Recorded data
((

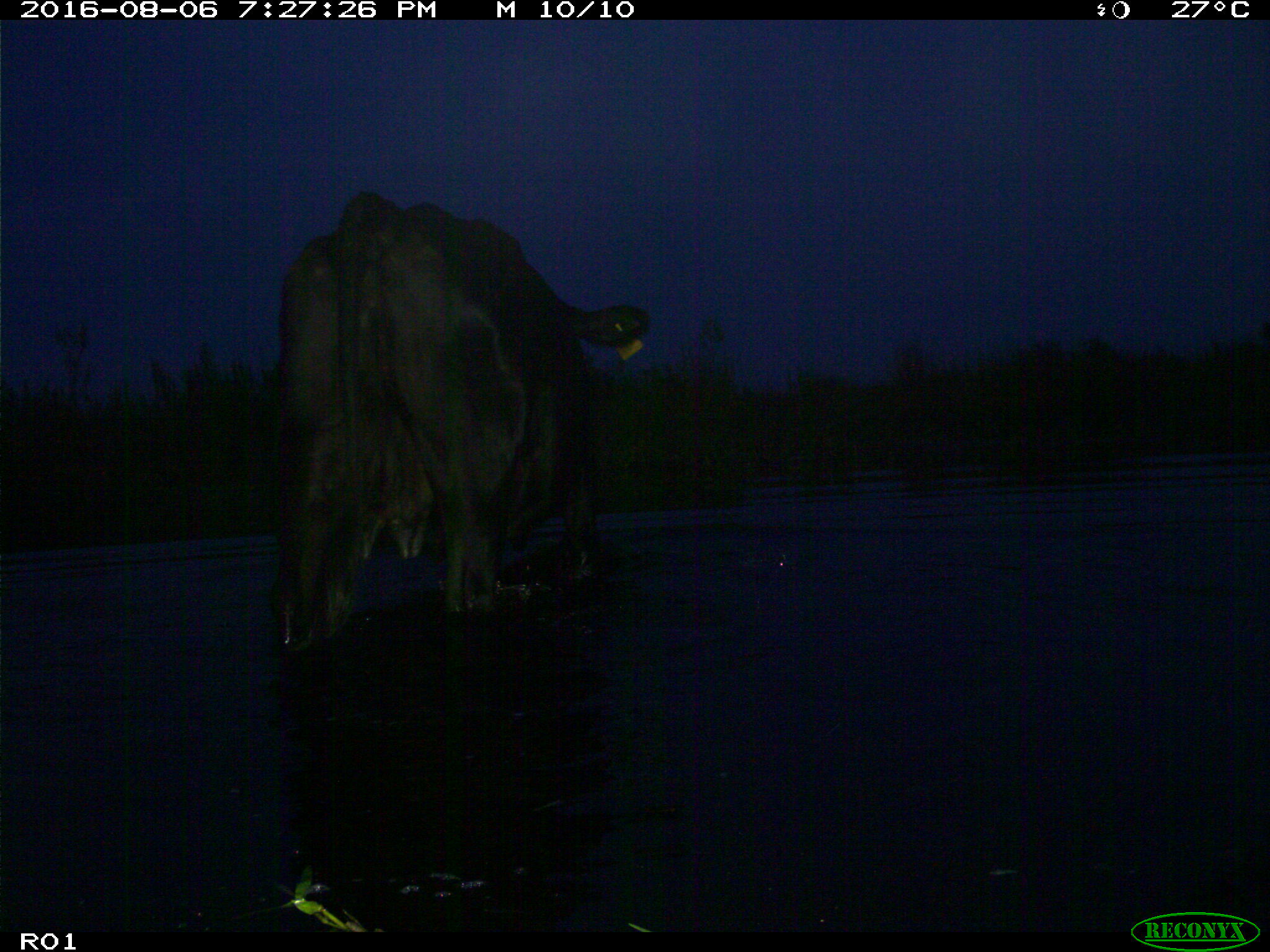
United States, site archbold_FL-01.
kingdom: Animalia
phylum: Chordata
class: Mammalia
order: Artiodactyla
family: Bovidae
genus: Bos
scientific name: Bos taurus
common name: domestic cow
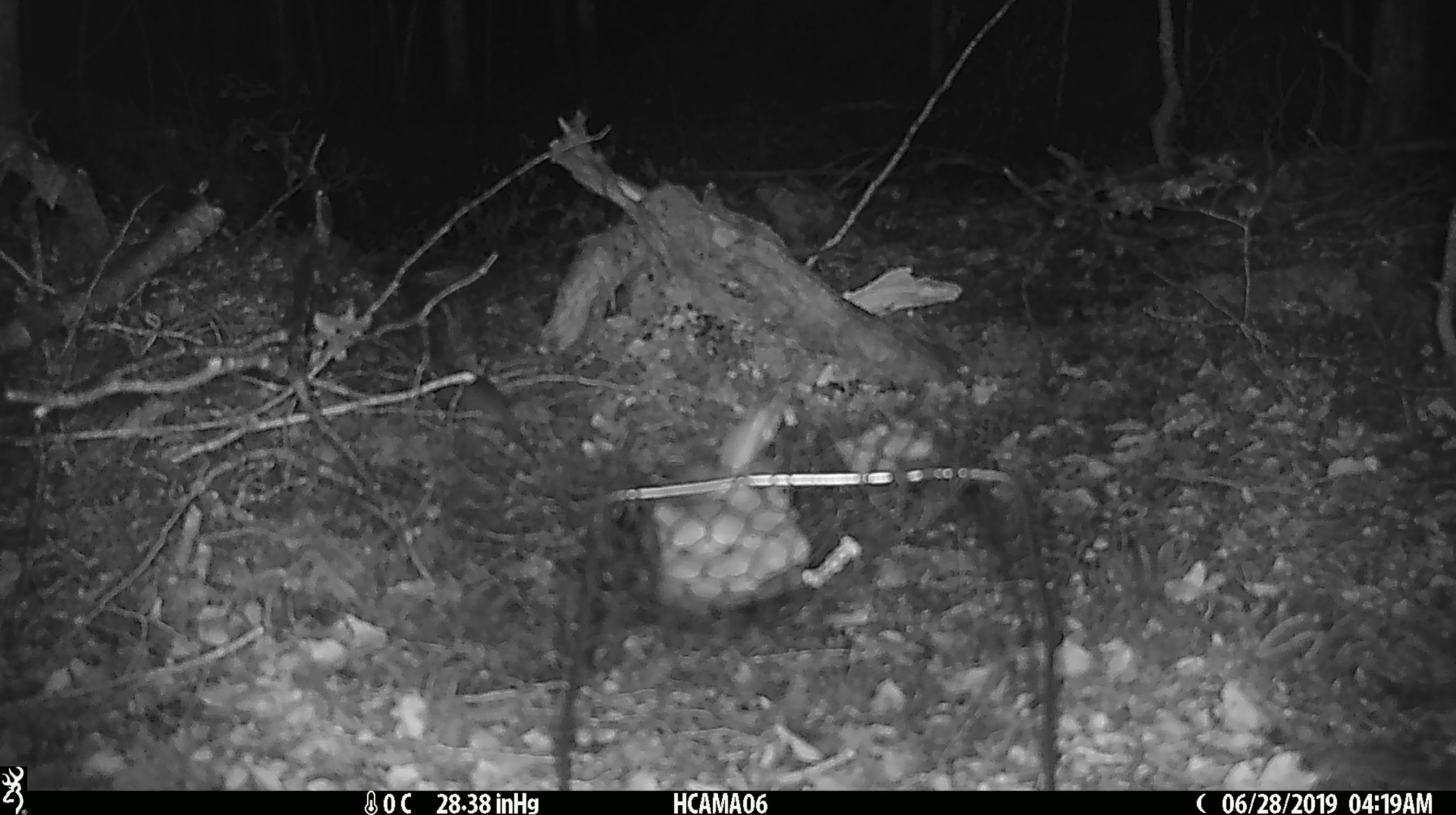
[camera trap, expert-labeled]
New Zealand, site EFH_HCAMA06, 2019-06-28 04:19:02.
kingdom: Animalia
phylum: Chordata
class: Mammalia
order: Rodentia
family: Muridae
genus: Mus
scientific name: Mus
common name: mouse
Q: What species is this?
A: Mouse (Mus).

))
((

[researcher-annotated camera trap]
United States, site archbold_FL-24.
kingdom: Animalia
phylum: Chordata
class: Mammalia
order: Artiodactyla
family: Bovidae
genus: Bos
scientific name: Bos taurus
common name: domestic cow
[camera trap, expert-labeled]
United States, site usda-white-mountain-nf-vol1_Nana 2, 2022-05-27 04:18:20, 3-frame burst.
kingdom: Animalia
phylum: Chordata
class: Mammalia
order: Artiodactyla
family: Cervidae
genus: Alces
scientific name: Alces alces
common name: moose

))
((

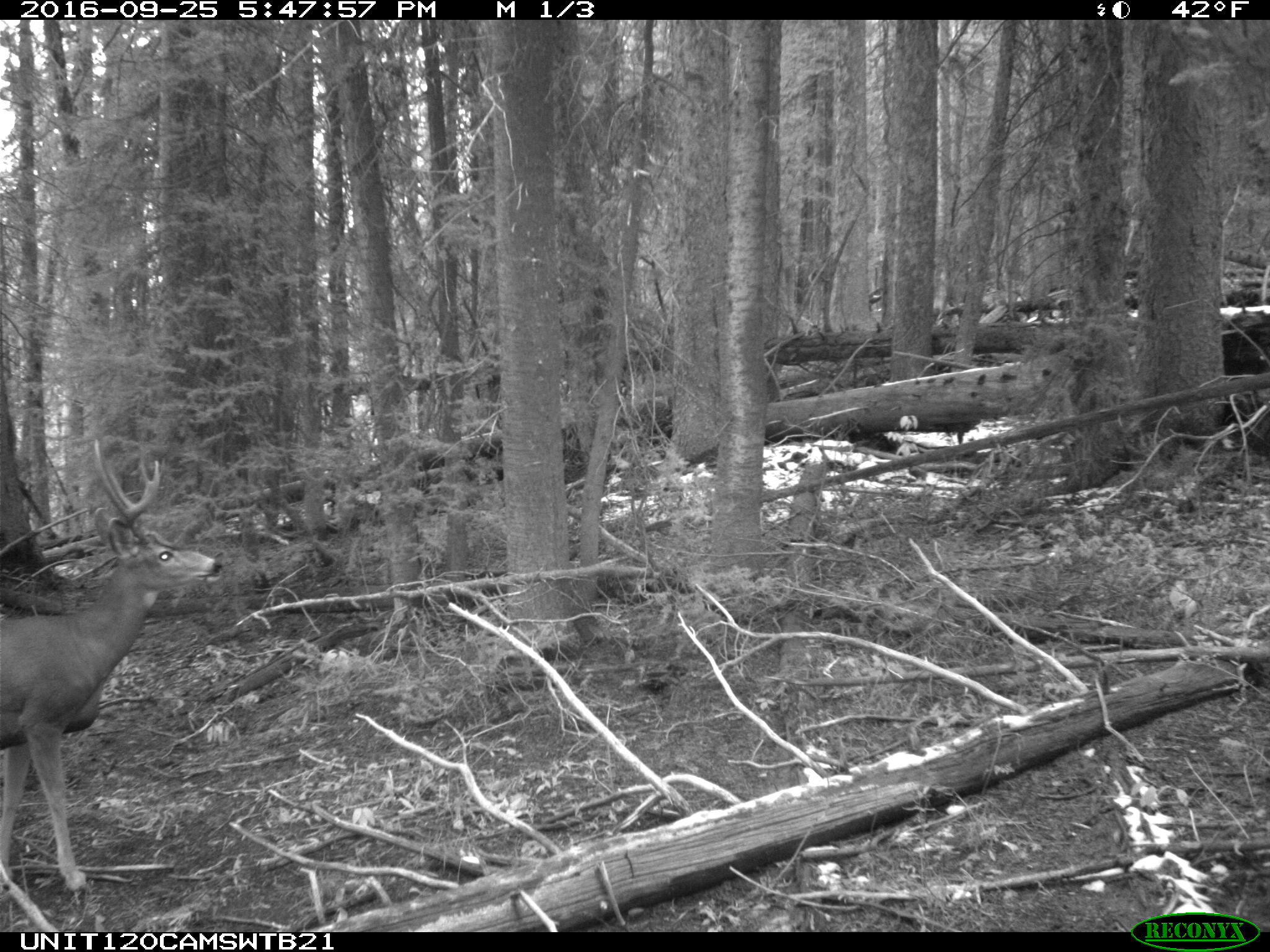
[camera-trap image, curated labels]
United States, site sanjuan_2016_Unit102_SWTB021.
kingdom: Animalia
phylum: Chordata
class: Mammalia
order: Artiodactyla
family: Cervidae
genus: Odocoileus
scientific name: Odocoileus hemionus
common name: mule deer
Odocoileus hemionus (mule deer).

))

### [WORK INSTRUCTIONS]
What do the lines above say from the one containing "[researcher-annotated camera trap]" down to the one containing "common name: moose"? Return them exactly, both end lines included, and only them.

### [EXERCISE RESPONSE]
[researcher-annotated camera trap]
United States, site archbold_FL-24.
kingdom: Animalia
phylum: Chordata
class: Mammalia
order: Artiodactyla
family: Bovidae
genus: Bos
scientific name: Bos taurus
common name: domestic cow
[camera trap, expert-labeled]
United States, site usda-white-mountain-nf-vol1_Nana 2, 2022-05-27 04:18:20, 3-frame burst.
kingdom: Animalia
phylum: Chordata
class: Mammalia
order: Artiodactyla
family: Cervidae
genus: Alces
scientific name: Alces alces
common name: moose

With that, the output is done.